Logo Questions Linux Laravel Mysql Ubuntu Git Menu
 

Adding a preprocessing layer to keras model and setting tensor values

How would one best add a preprocessing layer (e.g., subtract mean and divide by std) to a keras (v2.0.5) model such that the model becomes fully self contained for deployment (possibly in a C++ environment). I tried:

    def getmodel():
       model = Sequential()
       mean_tensor = K.placeholder(shape=(1,1,3), name="mean_tensor")
       std_tensor = K.placeholder(shape=(1,1,3), name="std_tensor")

       preproc_layer = Lambda(lambda x: (x - mean_tensor) / (std_tensor + K.epsilon()),
                              input_shape=im_shape)

       model.add(preproc_layer)

       # Build the remaining model, perhaps set weights,
       ...

       return model

Then, somewhere else set the mean/std on the model. I found the set_value function so tried the following:

m = getmodel()
mean, std = get_mean_std(..)

graph = K.get_session().graph
mean_tensor = graph.get_tensor_by_name("mean_tensor:0")
std_tensor = graph.get_tensor_by_name("std_tensor:0")

K.set_value(mean_tensor, mean)
K.set_value(std_tensor, std)

However the set_value fails with

AttributeError: 'Tensor' object has no attribute 'assign'

So set_value does not work as (the limited) docs would suggest. What would the proper way be to do this? Get the TF session, wrap all the training code in a with (session) and use feed_dict? I would have thought there would be a native keras way to set tensor values.

Instead of using a placeholder I tried setting the mean/std on model construction using either K.variable or K.constant:

mean_tensor = K.variable(mean, name="mean_tensor")
std_tensor = K.variable(std, name="std_tensor")
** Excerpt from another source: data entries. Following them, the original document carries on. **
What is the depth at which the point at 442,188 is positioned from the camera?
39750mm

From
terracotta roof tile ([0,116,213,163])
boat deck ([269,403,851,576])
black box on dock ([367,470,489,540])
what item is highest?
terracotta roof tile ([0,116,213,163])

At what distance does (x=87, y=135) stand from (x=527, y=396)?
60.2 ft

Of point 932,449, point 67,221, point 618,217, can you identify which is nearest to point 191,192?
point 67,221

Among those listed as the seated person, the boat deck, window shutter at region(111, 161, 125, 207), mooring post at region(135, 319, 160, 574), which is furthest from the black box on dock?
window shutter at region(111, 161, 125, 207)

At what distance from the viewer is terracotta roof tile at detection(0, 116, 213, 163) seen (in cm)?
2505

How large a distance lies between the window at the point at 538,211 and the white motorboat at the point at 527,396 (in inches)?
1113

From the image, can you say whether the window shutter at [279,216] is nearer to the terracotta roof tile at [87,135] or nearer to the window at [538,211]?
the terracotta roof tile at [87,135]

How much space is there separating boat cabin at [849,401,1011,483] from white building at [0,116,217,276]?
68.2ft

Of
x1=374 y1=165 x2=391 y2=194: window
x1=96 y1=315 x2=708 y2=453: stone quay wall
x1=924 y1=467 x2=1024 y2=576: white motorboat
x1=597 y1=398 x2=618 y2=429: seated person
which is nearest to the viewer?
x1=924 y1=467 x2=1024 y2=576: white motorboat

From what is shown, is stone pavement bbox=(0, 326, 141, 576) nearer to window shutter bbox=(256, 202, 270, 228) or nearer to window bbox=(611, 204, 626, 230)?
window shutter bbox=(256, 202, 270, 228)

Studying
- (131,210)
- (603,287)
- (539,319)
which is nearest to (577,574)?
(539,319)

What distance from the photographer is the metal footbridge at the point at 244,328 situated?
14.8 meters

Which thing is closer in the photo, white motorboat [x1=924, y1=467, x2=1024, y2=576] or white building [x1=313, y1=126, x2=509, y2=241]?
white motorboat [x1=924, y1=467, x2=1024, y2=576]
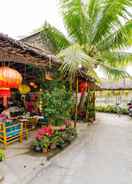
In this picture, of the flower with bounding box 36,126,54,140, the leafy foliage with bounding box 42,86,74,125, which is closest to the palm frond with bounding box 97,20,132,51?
the leafy foliage with bounding box 42,86,74,125

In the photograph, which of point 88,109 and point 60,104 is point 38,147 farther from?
point 88,109

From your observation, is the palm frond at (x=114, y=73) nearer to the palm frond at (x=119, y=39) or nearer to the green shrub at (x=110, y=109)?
the palm frond at (x=119, y=39)

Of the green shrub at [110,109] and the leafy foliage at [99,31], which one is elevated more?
the leafy foliage at [99,31]

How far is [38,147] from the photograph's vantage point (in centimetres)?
497

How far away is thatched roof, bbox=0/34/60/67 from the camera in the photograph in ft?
10.6

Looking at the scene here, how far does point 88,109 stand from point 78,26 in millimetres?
5223

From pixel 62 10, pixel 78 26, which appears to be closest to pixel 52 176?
pixel 78 26

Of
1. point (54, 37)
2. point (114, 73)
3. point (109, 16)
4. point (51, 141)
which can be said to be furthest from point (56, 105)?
point (109, 16)

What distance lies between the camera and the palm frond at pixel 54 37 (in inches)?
311

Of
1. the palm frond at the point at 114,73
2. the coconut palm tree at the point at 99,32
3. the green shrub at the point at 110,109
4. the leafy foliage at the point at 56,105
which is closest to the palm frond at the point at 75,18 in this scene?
the coconut palm tree at the point at 99,32

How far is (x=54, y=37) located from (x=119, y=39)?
111 inches

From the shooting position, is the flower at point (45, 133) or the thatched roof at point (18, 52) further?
the flower at point (45, 133)

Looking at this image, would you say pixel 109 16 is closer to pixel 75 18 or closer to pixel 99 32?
pixel 99 32

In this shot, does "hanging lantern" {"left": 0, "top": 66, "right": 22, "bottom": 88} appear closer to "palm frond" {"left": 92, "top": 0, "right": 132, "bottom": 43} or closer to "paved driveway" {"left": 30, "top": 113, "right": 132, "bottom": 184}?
"paved driveway" {"left": 30, "top": 113, "right": 132, "bottom": 184}
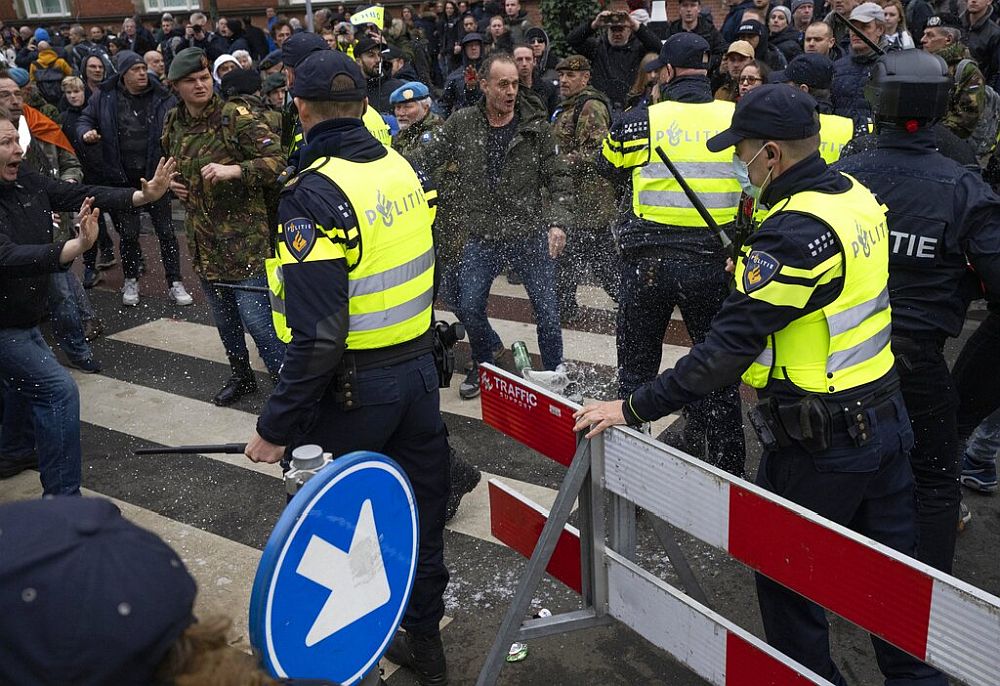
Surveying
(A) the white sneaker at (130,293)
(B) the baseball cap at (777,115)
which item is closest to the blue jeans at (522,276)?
(B) the baseball cap at (777,115)

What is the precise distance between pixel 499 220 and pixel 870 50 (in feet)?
11.1

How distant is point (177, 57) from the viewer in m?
5.59

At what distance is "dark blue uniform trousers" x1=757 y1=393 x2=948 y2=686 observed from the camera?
8.84ft

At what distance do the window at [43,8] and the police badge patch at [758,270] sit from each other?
3498cm

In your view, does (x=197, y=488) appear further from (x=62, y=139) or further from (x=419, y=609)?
(x=62, y=139)

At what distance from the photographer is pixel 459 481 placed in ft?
14.2

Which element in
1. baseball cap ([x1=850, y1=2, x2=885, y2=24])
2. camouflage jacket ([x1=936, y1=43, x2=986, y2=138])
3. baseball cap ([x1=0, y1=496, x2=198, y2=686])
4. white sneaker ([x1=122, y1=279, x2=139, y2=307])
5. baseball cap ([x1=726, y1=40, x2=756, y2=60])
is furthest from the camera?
white sneaker ([x1=122, y1=279, x2=139, y2=307])

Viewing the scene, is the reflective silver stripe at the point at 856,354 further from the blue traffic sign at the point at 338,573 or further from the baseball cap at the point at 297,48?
the baseball cap at the point at 297,48

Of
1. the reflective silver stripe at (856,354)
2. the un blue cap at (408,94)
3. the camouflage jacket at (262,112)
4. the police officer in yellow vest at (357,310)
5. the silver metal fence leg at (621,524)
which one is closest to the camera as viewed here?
the reflective silver stripe at (856,354)

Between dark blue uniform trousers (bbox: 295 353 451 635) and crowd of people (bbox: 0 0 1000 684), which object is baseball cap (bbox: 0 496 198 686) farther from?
dark blue uniform trousers (bbox: 295 353 451 635)

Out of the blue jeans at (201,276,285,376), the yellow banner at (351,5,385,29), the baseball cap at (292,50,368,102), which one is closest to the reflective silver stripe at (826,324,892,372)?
the baseball cap at (292,50,368,102)

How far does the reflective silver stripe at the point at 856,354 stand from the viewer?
2.65 metres

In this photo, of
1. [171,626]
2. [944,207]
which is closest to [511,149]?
[944,207]

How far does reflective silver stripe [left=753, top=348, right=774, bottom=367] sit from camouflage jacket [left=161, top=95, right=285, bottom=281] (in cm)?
370
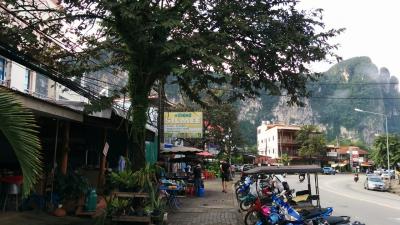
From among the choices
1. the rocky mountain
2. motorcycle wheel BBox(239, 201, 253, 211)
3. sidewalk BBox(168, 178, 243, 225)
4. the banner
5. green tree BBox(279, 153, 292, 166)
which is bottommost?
sidewalk BBox(168, 178, 243, 225)

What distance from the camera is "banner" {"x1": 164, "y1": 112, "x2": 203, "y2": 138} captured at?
2944 centimetres

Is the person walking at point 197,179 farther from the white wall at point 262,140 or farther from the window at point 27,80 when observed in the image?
the white wall at point 262,140

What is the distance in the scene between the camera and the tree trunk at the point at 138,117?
40.5 feet

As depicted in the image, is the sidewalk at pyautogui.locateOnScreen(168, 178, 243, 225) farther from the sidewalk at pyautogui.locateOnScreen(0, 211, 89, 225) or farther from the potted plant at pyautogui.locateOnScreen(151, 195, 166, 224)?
the sidewalk at pyautogui.locateOnScreen(0, 211, 89, 225)

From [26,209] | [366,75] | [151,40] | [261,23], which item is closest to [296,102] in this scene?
[261,23]

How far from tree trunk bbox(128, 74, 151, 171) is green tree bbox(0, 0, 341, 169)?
0.09 ft

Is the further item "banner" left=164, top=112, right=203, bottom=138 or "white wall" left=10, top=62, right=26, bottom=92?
"banner" left=164, top=112, right=203, bottom=138

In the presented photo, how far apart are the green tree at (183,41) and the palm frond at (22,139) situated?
17.0ft

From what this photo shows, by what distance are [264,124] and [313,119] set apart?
54.1m

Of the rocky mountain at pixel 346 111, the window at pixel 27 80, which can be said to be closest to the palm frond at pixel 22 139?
the window at pixel 27 80

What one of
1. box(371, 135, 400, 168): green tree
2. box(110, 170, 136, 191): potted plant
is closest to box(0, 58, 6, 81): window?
box(110, 170, 136, 191): potted plant

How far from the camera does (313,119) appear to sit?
178875 millimetres

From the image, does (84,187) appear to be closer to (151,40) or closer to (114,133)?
(151,40)

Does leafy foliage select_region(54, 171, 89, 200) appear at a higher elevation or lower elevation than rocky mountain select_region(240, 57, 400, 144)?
lower
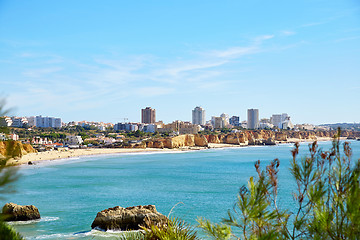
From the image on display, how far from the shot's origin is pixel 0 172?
519 centimetres

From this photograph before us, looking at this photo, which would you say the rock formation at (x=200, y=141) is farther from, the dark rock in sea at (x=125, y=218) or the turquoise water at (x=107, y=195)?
the dark rock in sea at (x=125, y=218)

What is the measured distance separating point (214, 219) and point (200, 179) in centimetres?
1794

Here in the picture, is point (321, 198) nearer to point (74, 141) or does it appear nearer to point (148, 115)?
point (74, 141)

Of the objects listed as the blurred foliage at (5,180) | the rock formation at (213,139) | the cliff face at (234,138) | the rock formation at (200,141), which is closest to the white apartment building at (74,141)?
the cliff face at (234,138)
This avoids any set_value problems. Though I notice that if I try to train that model (which I know is not particularly efficient as you are re-doing the normalisation for every image) it works but at the end of the first epoch the ModelCheckpoint handler fails with a very deep stack trace:

...
File "/Users/dgorissen/Library/Python/2.7/lib/python/site-packages/keras/models.py", line 102, in save_model
  'config': model.get_config()
File "/Users/dgorissen/Library/Python/2.7/lib/python/site-packages/keras/models.py", line 1193, in get_config
  return copy.deepcopy(config)
File "/usr/local/Cellar/python/2.7.12_2/Frameworks/Python.framework/Versions/2.7/lib/python2.7/copy.py", line 163, in deepcopy
  y = copier(x, memo)
...
File "/usr/local/Cellar/python/2.7.12_2/Frameworks/Python.framework/Versions/2.7/lib/python2.7/copy.py", line 190, in deepcopy
  y = _reconstruct(x, rv, 1, memo)
File "/usr/local/Cellar/python/2.7.12_2/Frameworks/Python.framework/Versions/2.7/lib/python2.7/copy.py", line 343, in _reconstruct
  y.__dict__.update(state)
AttributeError: 'NoneType' object has no attribute 'update'

Update 1:

I also tried a different approach. Train a model as normal, then just prepend a second model that does the preprocessing:

# Regular model, trained as usual
model = ...

# Preprocessing model
preproc_model = Sequential()
mean_tensor = K.constant(mean, name="mean_tensor")
std_tensor = K.constant(std, name="std_tensor")
preproc_layer = Lambda(lambda x: (x - mean_tensor) / (std_tensor + K.epsilon()),
                       input_shape=im_shape, name="normalisation")
preproc_model.add(preproc_layer)

# Prepend the preprocessing model to the regular model    
full_model = Model(inputs=[preproc_model.input],
              outputs=[model(preproc_model.output)])

# Save the complete model to disk
full_model.save('full_model.hdf5')

This seems to work until the save() call, which fails with the same deep stack trace as above. Perhaps the Lambda layer is the problem but juding from this issue the it seems it should serialise properly though.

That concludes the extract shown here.